I know it sounds terribly self-serving - comparing the spouses, partners and significant others in other people’s lives. One could easily ask oneself: Who am I to compare, analyze or otherwise scrutinize the partners other people have chosen to live with for the rest of their lives.
I am a writer. I can and therefore I do. Besides it’s one of those age old questions that people often times ponder but seldom discuss in public. ‘How did those two end up together?’ and better yet, ‘what was the glue that kept them together for so long?’
I think many young girls when they’re growing up fantasize about the man they will eventually marry. One has to fast-forward any length of time to see if and how it worked out. For those who went the distance I’m always fascinated how and why. How did those two people end up together? Why did it work out?
I did well for myself although as I’ve confessed in another blog (Through no Fault of My Own) it was just luck on my part that my best friend of forty-seven years chose me and not someone else. There were plenty of other suiters attracted to that smart, witty, ambitious blond and yet she choose me. Perhaps the fact that she was so different from the other women I dated had something to do with it.
In high school and college, a lot of the girls I dated seemed enamored with strong men who had ‘to be in charge.’ They wanted the guy to tell them where they were going on a date, what they’d do afterwards with no discussion required. If those handsome young men expressed great insight into their own destiny and claimed to know exactly what their future held for them, the women practically felt their limbs go weak and heart start racing.

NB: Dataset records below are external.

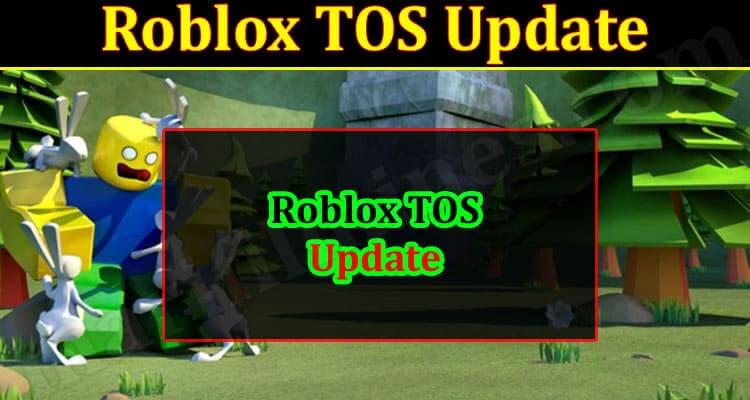Roblox TOS Update (October 2021) Get Detailed Insight Here!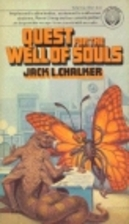 Quest for the Well of Souls by Jack L.…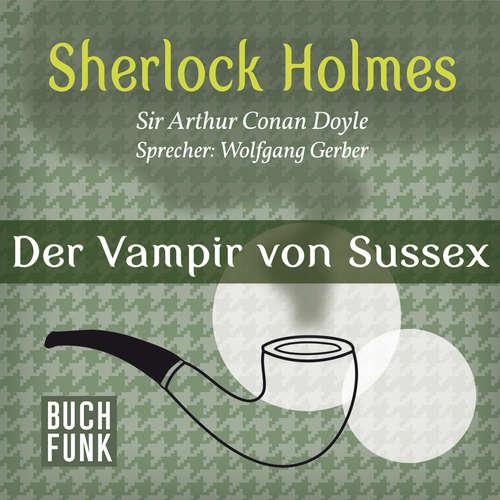 Sherlock Holmes - Das Notizbuch von Sherlock Holmes: Der Vampir von Sussex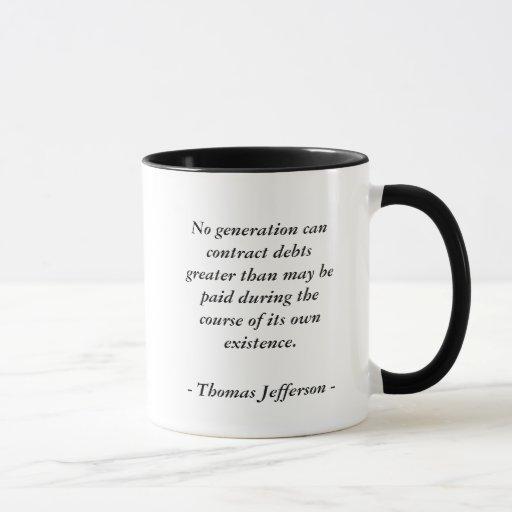 Cita de la DEUDA de Thomas Jefferson Taza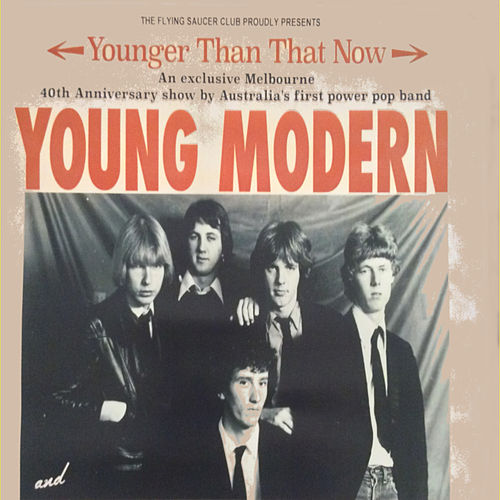 Younger Than That Now (Live) by The Young Modern
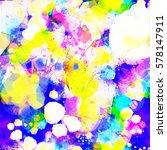 light rainbow stains. grunge... | Shutterstock .eps vector #578147911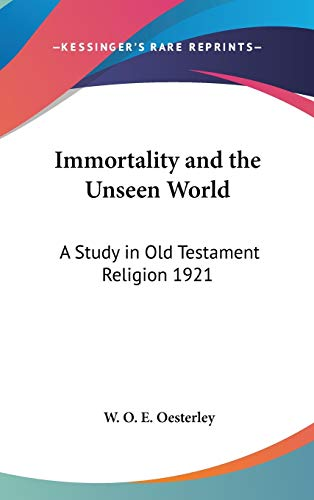 9780548054666: Immortality and the Unseen World: A Study in Old Testament Religion 1921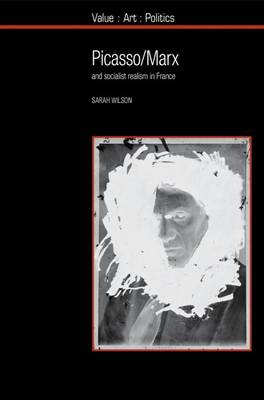 Picasso / Marx: and Socialist Realism in France - Value: Art: Politics 8 (Paperback)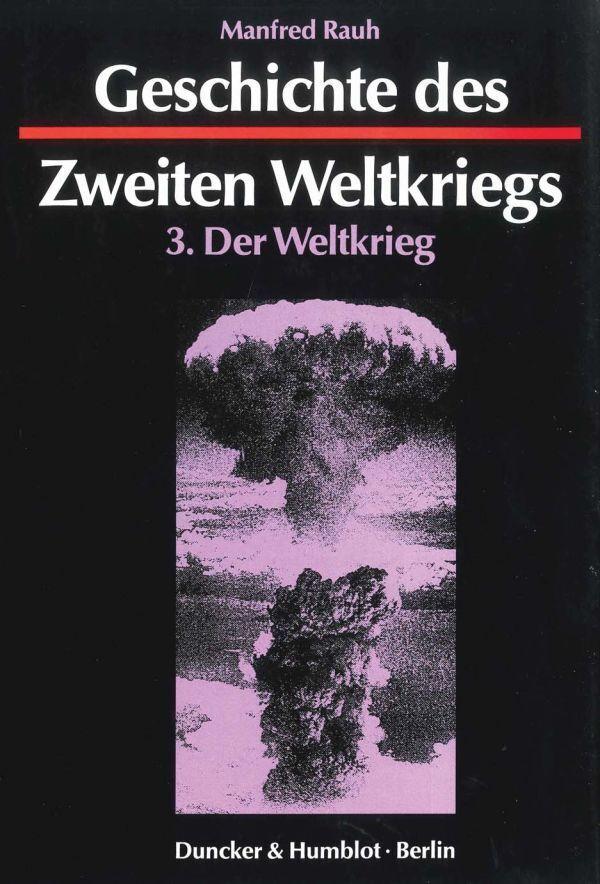 Geschichte des Zweiten Weltkriegs 3 als Buch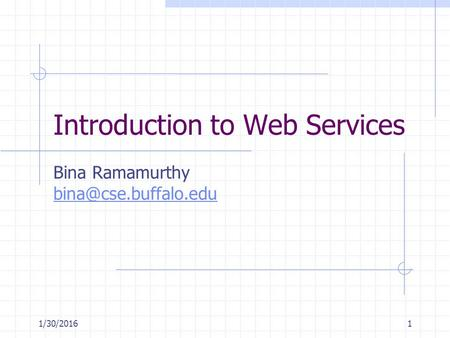 1/30/20161 Introduction to Web Services Bina Ramamurthy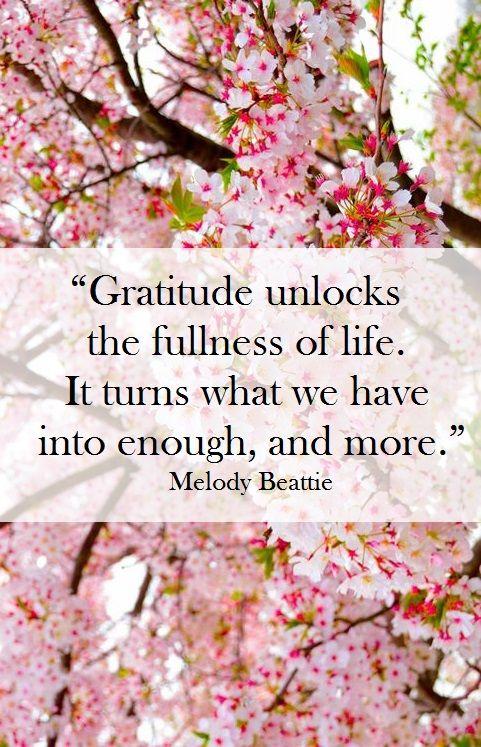 """Gratitude unlocks the fullness of life. It turns what we ..."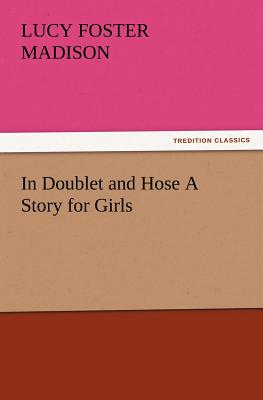 In Doublet and Hose a Story for Girls - Madison, Lucy Foster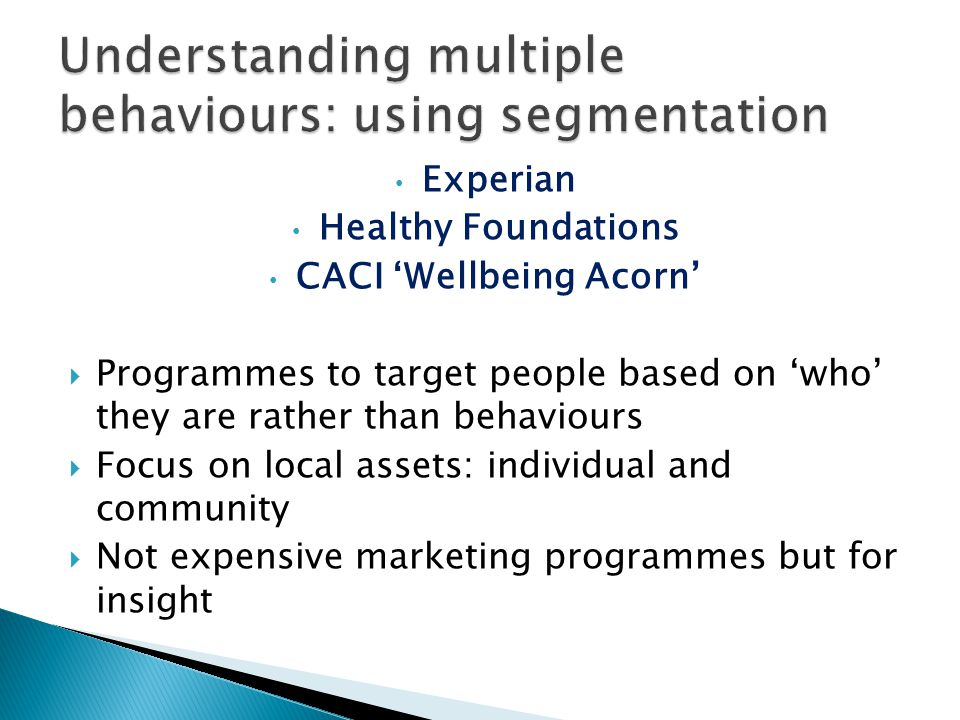 Experian Healthy Foundations CACI 'Wellbeing Acorn'  Programmes to target people based on 'who' they are rather than behaviours  Focus on local assets: individual and community  Not expensive marketing programmes but for insight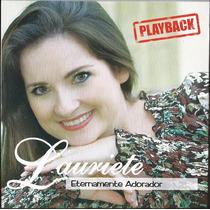Playback Lauriete - Eternamente Adorador (original)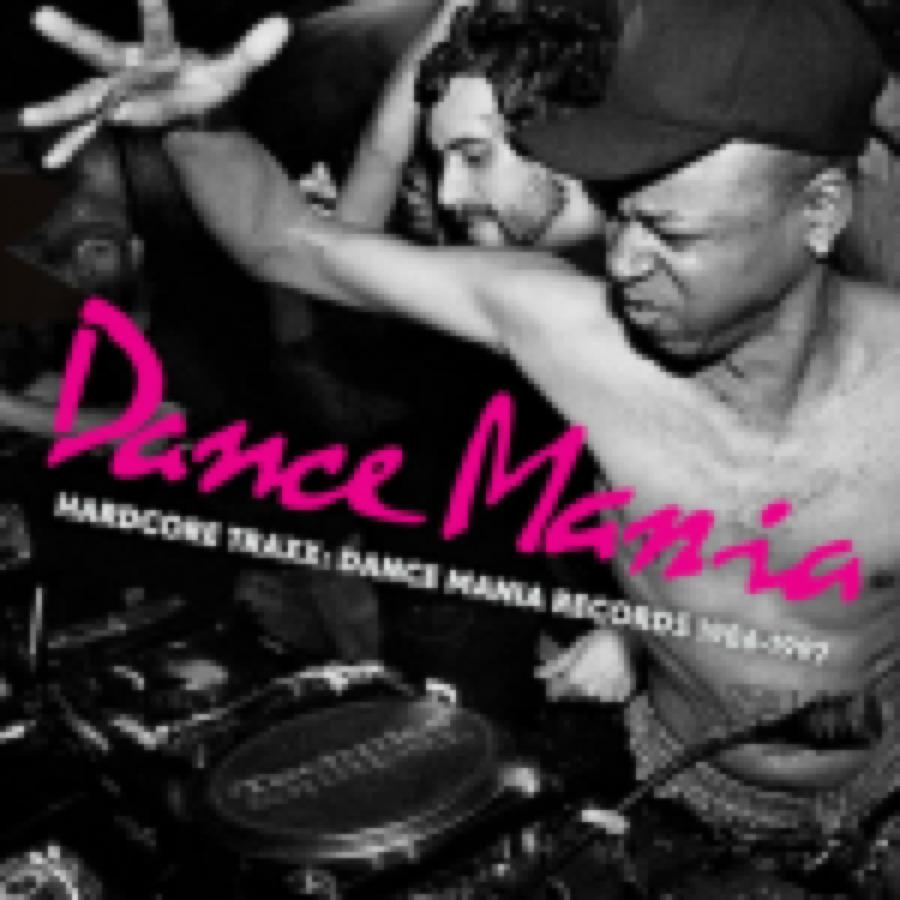 Hardcore Traxx: Dance Mania Records 1986-97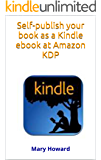Self-publish your book as a Kindle ebook at Amazon KDP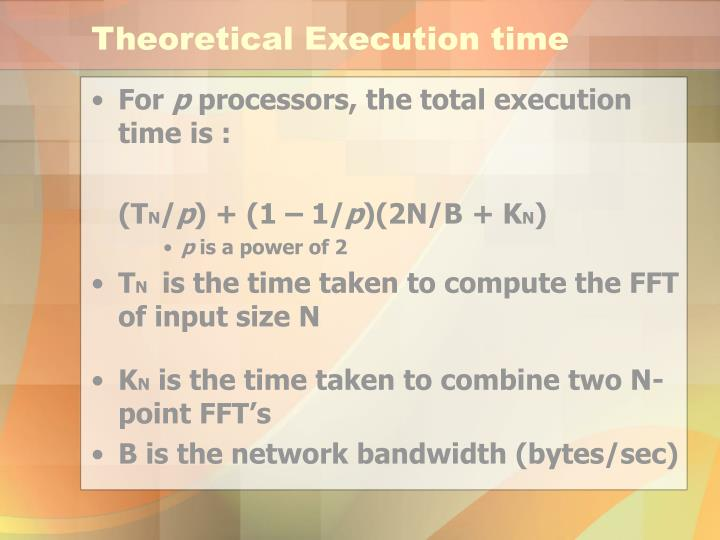 Theoretical Execution time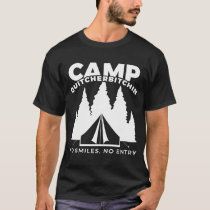 Camp Quitcherbitchin Gift | Funny Family Camping T-Shirt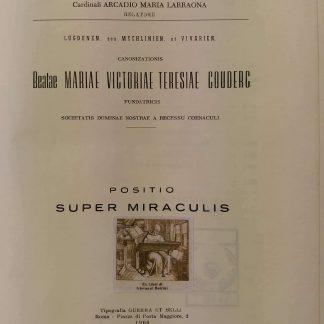 Sacra Rituum Congregatione. Canonizationis Beatae Mariae Victoriae Teresiae Couderc.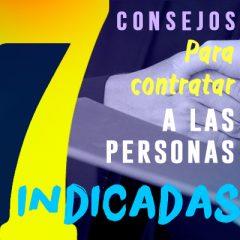 7 CONSEJOS PARA CONTRATAR A LAS PERSONAS INDICADAS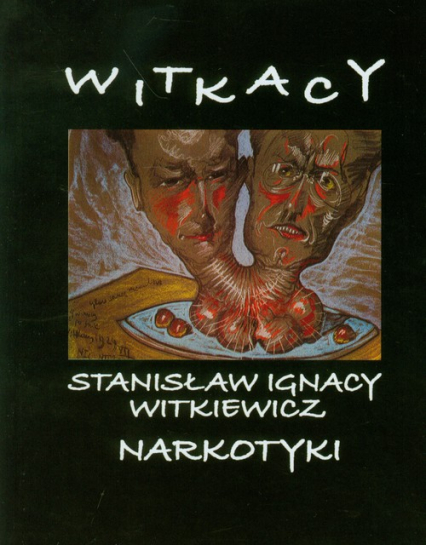 Narkotyki + CD/MP3 - Witkiewicz Stanisław Ignacy | okładka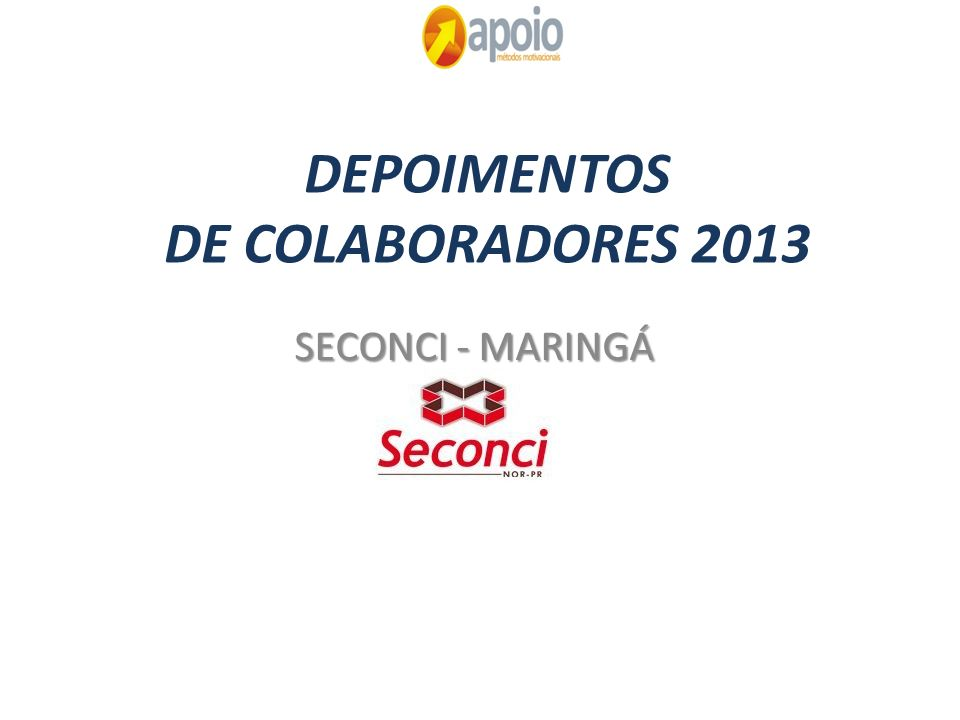 DEPOIMENTOS DE COLABORADORES 2013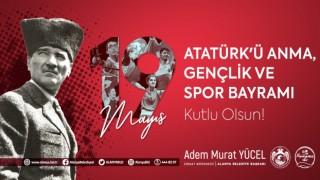 Başkan Yücel 19 Mayıs Atatürk'ü anma,gençlik ve spor bayramını kutladı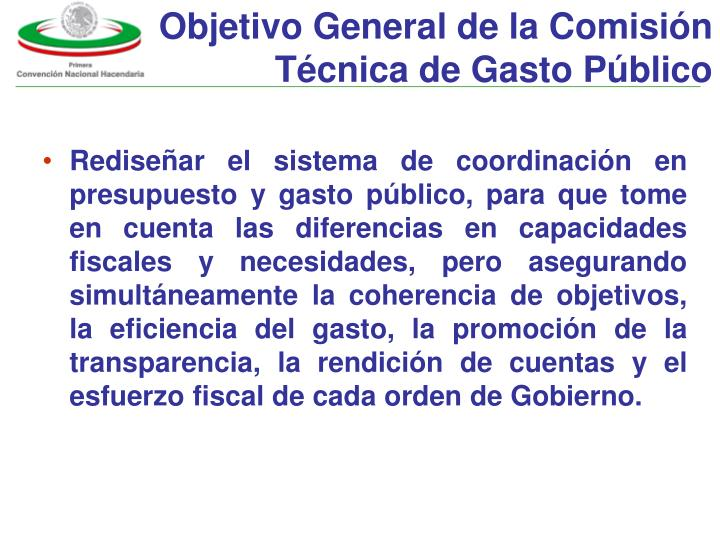 Objetivo General de la Comisión Técnica de Gasto Público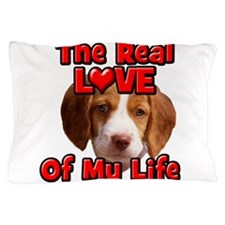 RealLoveOfMyLife Brittany Spaniel Pillow Case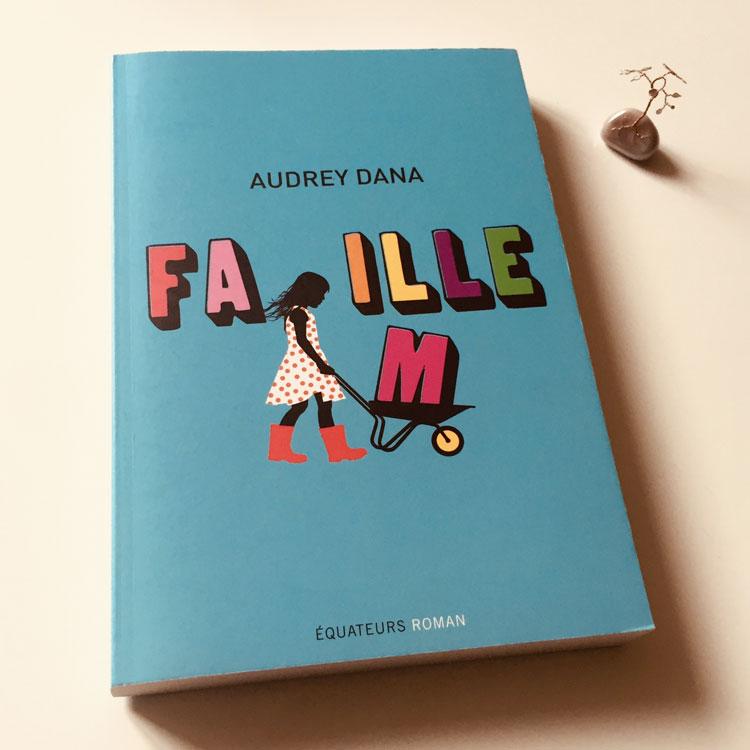 Fa(m)ille d'Audrey Dana. Éditions des Équateurs.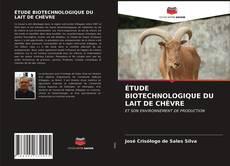 Couverture de ÉTUDE BIOTECHNOLOGIQUE DU LAIT DE CHÈVRE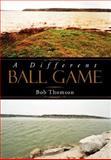 A Different Ball Game, Bob Thomson, 1469188112
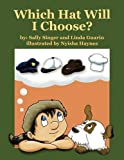 img - for Which Hat Will I Choose? book / textbook / text book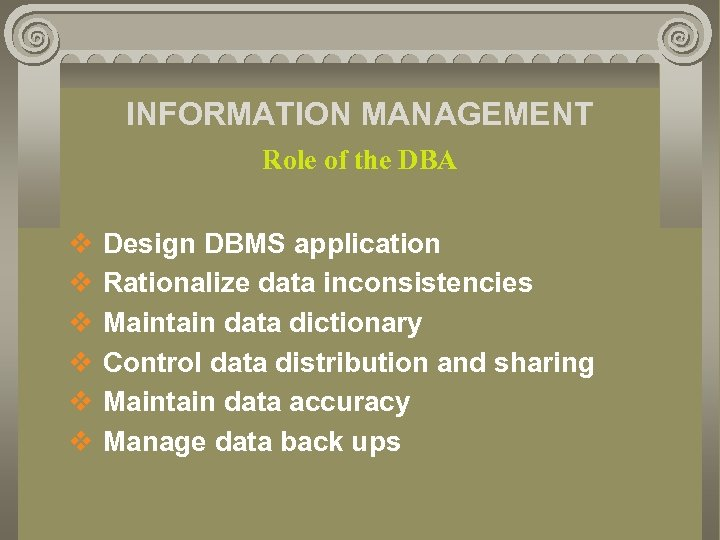INFORMATION MANAGEMENT Role of the DBA v v v Design DBMS application Rationalize data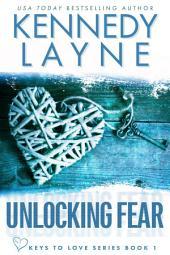 Unlocking Fear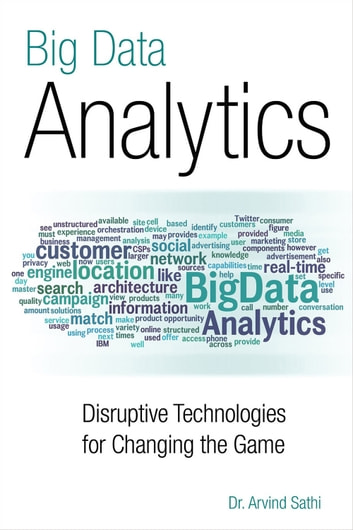 Big Data Analytics - Disruptive Technologies for Changing the Game ebook by Dr. Arvind Sathi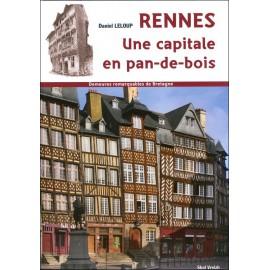 RENNES UNE CAPITALE EN PAN-DE-BOIS - Demeures remarquables de Bretagne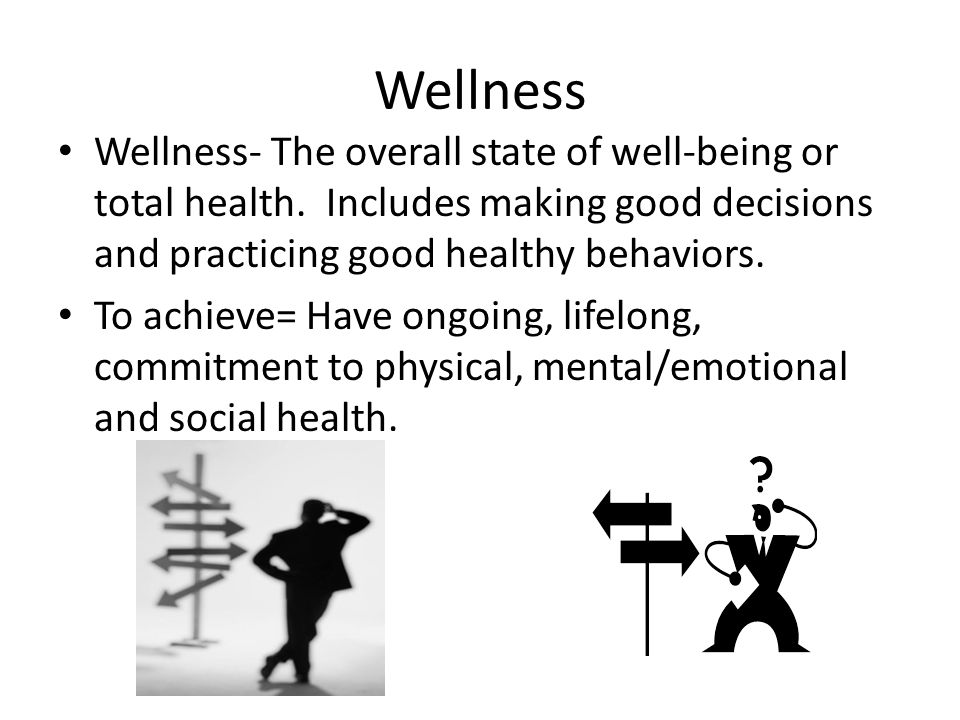 Wellness Wellness- The overall state of well-being or total health. Includes making good decisions and practicing good healthy behaviors.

I could never resolve that conundrum with those women. On one hand they claimed equal rights for just about everything…which they should have. Then they turned around and their hearts would go all-a-flutter for those ‘father-like-figures’ who made it very clear who was in charge. I guess for those women it was easier to defer than to challenge.
I always thought it made more sense and was more respectful to let the woman decide on options for a date. Or at least to let the two of us decide on something mutually agreeable. A lot of those women back in my tender years seemed to see that approach as weak and compromising. But it was my approach so I never changed.
Conversely, I find it fascinating that so many men I know are very uncomfortable around strong women. It’s usually masked by bravado and a higher than normal volume of control. But behind the façade is a man who needs to be in charge and is not used to a woman challenging him on that role.
Long before the notion of women’s liberation bubbled into our consciousness and the #MeToo movement took shape, strong women caught my attention and imagination. As I’ve mentioned in past blogs I have always found independent women very attractive. The heroines that populate my novels and plays seem to have that same characteristic - brilliant, beautiful, and ballsy.
But I guess in the end it doesn’t matter who you marry as long as it works for the two of you. Others may try to figure out your chemistry but why bother.
On the surface, my own connection may not seem very obvious. It was a kaleidoscope of opposites attracting and subtle yet very real mutual goals. It is a collaboration of aspirations and agreements where it really matters. It’s our own fabric of living together and yet independently that makes our partnership work.
All the rest is supposition and assumption.